Sunday, July 29, 2007

When (and Where) did Music Move from Background to Foreground?

Yesterday I described Mozart's "Haffner" serenade as "occasional music." This is a slightly more dignified phrase than "background music;" but the two phrases have roughly the same connotation. This particular composition was written for a wedding; and in eighteenth-century Austria one did not go to weddings to listen to music. Presumably, then, as now, the primary function at a wedding was social talk situated in a context of food (probably, but hardly definitely, better in a posh wedding in 1776 Salzburg that it would be today), fashion, and some form of music tasteful enough to fill any embarrassing silences but not so intrusive as to interrupt conversation. Tafelmusik (which carries both the denotation and connotation of "dinner music") served a similar function. The fact that Mozart would put out a "product" (which is basically how it would be viewed by its "consumers," Sigmund Haffner being very much such a consumer) that deserved attentive listening was irrelevant, if not disruptive to the social occasion.

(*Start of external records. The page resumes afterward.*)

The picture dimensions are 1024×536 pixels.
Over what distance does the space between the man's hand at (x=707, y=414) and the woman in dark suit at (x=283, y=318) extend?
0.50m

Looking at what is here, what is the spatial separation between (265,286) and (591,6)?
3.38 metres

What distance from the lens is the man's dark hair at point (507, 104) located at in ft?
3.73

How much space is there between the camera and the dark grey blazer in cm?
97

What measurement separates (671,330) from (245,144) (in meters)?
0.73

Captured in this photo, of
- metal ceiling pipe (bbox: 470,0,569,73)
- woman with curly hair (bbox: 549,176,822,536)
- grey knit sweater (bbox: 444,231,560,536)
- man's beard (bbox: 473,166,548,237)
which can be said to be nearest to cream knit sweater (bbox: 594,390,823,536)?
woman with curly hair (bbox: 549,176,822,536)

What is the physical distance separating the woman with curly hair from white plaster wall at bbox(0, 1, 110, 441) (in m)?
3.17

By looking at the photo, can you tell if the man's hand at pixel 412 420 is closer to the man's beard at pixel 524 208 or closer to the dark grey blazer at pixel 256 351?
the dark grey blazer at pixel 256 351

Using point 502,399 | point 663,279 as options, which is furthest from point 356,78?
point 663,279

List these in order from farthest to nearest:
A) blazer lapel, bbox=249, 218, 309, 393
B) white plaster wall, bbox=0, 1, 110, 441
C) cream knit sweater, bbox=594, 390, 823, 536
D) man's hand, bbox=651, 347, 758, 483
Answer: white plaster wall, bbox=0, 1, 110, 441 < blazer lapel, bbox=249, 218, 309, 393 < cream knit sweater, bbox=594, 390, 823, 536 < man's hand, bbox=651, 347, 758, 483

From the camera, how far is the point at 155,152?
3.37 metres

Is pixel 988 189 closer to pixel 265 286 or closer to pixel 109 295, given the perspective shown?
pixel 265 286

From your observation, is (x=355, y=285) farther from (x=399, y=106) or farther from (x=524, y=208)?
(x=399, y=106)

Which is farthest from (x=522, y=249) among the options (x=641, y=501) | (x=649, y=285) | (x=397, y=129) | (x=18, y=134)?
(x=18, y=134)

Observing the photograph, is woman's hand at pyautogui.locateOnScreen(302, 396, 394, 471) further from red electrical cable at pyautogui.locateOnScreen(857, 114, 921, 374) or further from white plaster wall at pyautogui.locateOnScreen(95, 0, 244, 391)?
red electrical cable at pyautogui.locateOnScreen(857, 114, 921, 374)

The above reflection is a product of my just having read Darryl Pinckney's review of Gabriel Banat's new biography of the Chevalier de Saint-Georges. I suspect that many of my contemporaries, like myself, discovered Saint-Georges through the good graces of the Musical Heritage Society (MHS), which used to sell "reprints" of European recordings from publishers such as Erato. MHS had a series called "Of Castles and Cathedrals," each record of which hypothesized a concert that would be performed at a particular castle or cathedral. The first of the series was an imagined concert for Marie Antoinette at the Petit Trianon; and the first side coupled one of Saint-Georges symphonies concertantes with a duo by his teacher, François Gossec. It was from the liner notes that I learned that Saint-Georges was a mulatto from Guadeloupe, a fact that could first be summoned to raise eyebrows at a concert and later receive more serious attention in the study of Black History. Pinckney's review, however, addressed an attribute of that concert (real or imagined) that I had not previously considered:

In the early 1770s, a new type of concert emerged in large court societies. The chatter of the salon quieted down and people began to listen more attentively, or seem to, a reflection of a fashion for seriousness and marking a display of one's elevated sensibility.

Pinckney does not discuss whether this "new type of concert emerged" locally in France or began to crop up in court societies across Europe. He only writes about France because that was the site of most of Saint-Georges' musical activities. However, given the impressions we get about the Archbishop of Salzburg from accounts of Mozart's life, it is not hard to imagine that the trend had not yet "taken" in the Salzburg of 1776; so Mozart most likely only encountered it when he moved to Vienna and the court of Marie Antoinette's relatives!